### EXERCISE SET
a) In the FMC passage, how many years of neglect does the healthcare system in Kurdistan and Iraq have behind it?
b) Please print the part of the FMC passage between "FMC is creating" and "been a challenge?", inclusive.

What innovations is FMC bringing to the health sector in Kurdistan?
FMC is creating real change in the health sector. Despite recent development in the sector, after 40 years of neglect in Kurdistan and Iraq, the healthcare system still needs significant improvement. FMC wants to correct this situation—to raise the baseline standards of healthcare provision across the country. The breadth and magnitude of services that FMC can provide reach far beyond Slemani; we are designed to serve all of Iraq. We hope that by offering world-class medical services to the country, that our systems, processes, standards, and innovations will be emulated by others, thereby improving the entire system.

To what degree has staffing the hospital been a challenge?

### SUPPLIED INFORMATION

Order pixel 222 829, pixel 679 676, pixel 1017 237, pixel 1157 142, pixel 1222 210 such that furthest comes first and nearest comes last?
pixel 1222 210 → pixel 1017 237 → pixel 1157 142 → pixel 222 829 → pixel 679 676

### ANSWERS FOR THE TASKS
a) 40 years.

b)
FMC is creating real change in the health sector. Despite recent development in the sector, after 40 years of neglect in Kurdistan and Iraq, the healthcare system still needs significant improvement. FMC wants to correct this situation—to raise the baseline standards of healthcare provision across the country. The breadth and magnitude of services that FMC can provide reach far beyond Slemani; we are designed to serve all of Iraq. We hope that by offering world-class medical services to the country, that our systems, processes, standards, and innovations will be emulated by others, thereby improving the entire system.

To what degree has staffing the hospital been a challenge?